Puis, après un silence destiné à donner toute leur valeur à ces deux mots, il enchaîna par des considérations sur le dressage, que Tiffauges écouta passionnément, parce qu’elles tournaient autour du poids du cavalier et de sa répercussion sur l’équilibre du cheval, et avaient ainsi une portée phorique évidente.

– Le dressage, commença Pressmar, est une entreprise incomparablement plus belle et plus subtile qu’on ne croit communément. Le dressage consiste pour l’essentiel à restituer à l’animal son allure et son équilibre naturel, compromis par le poids du cavalier.

« Comparez en effet la dynamique du cheval et celle du cerf par exemple. Vous verrez que toute la force du cerf est dans ses épaules et dans son encolure. Au contraire, toute la force du cheval est dans sa croupe. Et les épaules du cheval sont fines et effacées, tandis que la croupe du cerf est maigre et fuyante. Il est vrai d’ailleurs que l’arme du cheval est la ruade qui part de la croupe, alors que celle du cerf est le coup d’andouiller qui part de l’encolure. Lorsqu’il se déplace, le cerf se tire en avant. C’est une traction avant. Le cheval à l’inverse se pousse de derrière avec sa croupe. En vérité, le cheval est une croupe avec des organes par devant qui la complètent.

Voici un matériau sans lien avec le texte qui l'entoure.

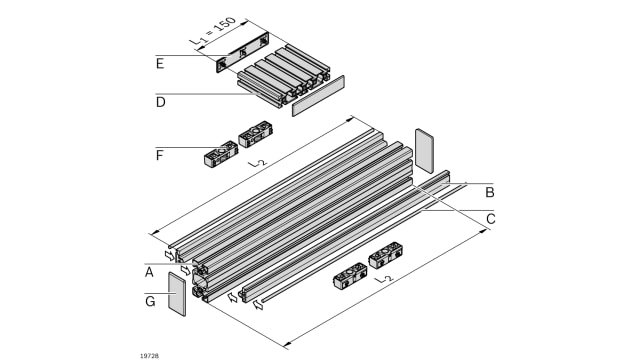 $L_1 = 150$

E

D

F

$L_2$

B

C

A

G

$L_2$

19728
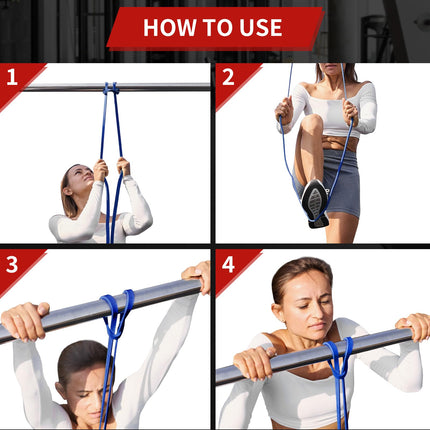 HOW TO USE

1

2

3

4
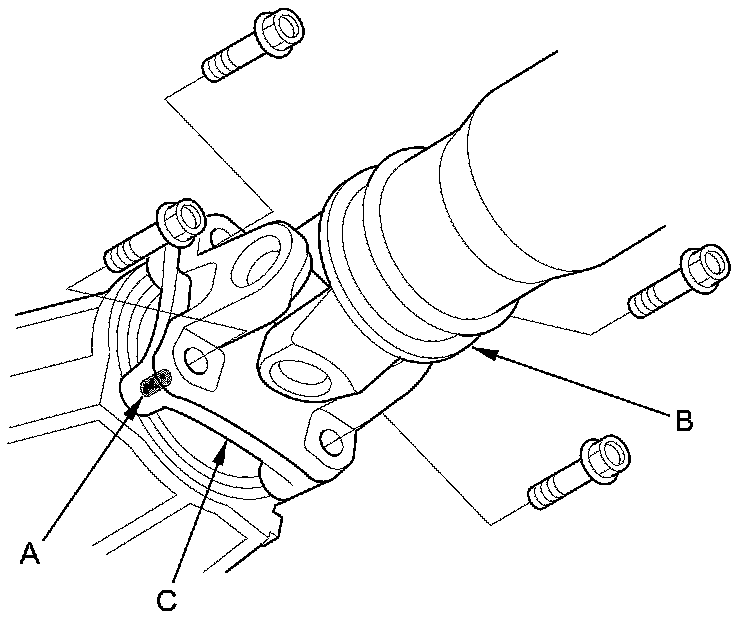 B

A

C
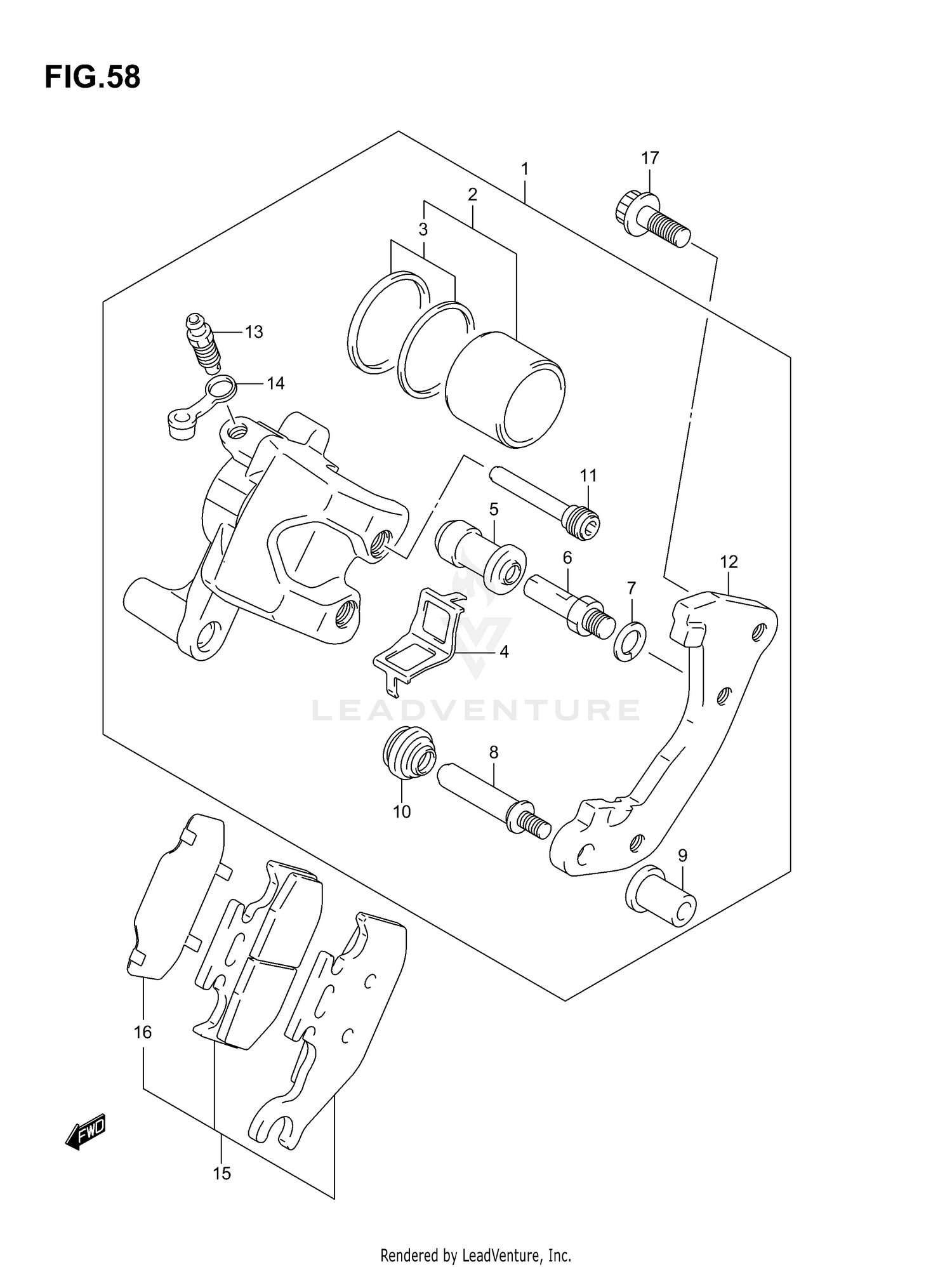 FIG.58

17
1
2
3
13
14
11
5
6
12
7
4
LEADVENTURE
8
10
9
16
15
FWD

Rendered by LeadVenture, Inc.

« Or que se passe-t-il quand un cavalier enfourche sa monture ? Regardez bien sa position : il est assis beaucoup plus près des épaules du cheval que de sa croupe. En fait les deux tiers de son poids sont portés par les épaules du cheval qui sont justement, comme je l’ai dit, faibles et légères. Les épaules ainsi surchargées se contractent, et leur raidissement gagne l’encolure, la tête, la bouche, cette bouche dont la douceur, la souplesse, la sensibilité font toute la valeur du cheval de selle. Le cavalier a entre les mains un animal déséquilibré et contracté qui n’obéit plus que grossièrement à ses aides.

« C’est alors qu’intervient le dressage. Il consiste à amener progressivement le cheval à reporter autant que possible le poids du cavalier sur sa croupe afin de soulager les épaules. Et pour cela à s’asseoir davantage sur ses membres postérieurs, à les engager sous lui aussi loin que possible en avant, bref, pour employer une comparaison dont il ne faudrait pas abuser, à prendre modèle sur le kangourou dont tout le poids repose sur les membres inférieurs, tandis que les pattes devant demeurent libres. Par divers exercices, le dressage s’efforce de faire oublier au cheval le poids parasitaire du cavalier, et de lui rendre son naturel en poussant l’artifice jusqu’à son point de perfection. Il justifie une anomalie en instaurant une organisation nouvelle où elle trouve sa place.

« Ainsi l’équitation qui est l’art de régir les forces musculaires du cheval consiste principalement à s’assurer la maîtrise de sa croupe où elles sont rassemblés. Les hanches doivent dévier sous la plus légère pression du talon, les masses fessières doivent avoir cette flexibilité moelleuse qui leur donne la diligence dont dépend tout le reste. »

Et le grand maître d’équipage, debout, cambré, le regard torve dirigé sur sa propre croupe – combien osseuse et effacée ! –, ses jambes arquées serrant les flancs d’un cheval imaginaire, virevoltait dans la pièce, en fouettant le vide avec sa cravache. Pour abstraites et subtiles qu’elles fussent, les considérations de Pressmar sur l’opposition du cerf et du cheval trouvaient une illustration dans les quêtes et les rabats que Tiffauges effectuaient désormais avec Barbe-Bleue. En l’absence de chiens – toujours proscrits par Göring – il semblait même que le cheval, ayant compris à la longue ce qu’on attendait de lui, flairait les voies et repérait les abattures des cerfs avec une ardeur de limier, comme si ces deux natures antagonistes devaient fatalement se combattre.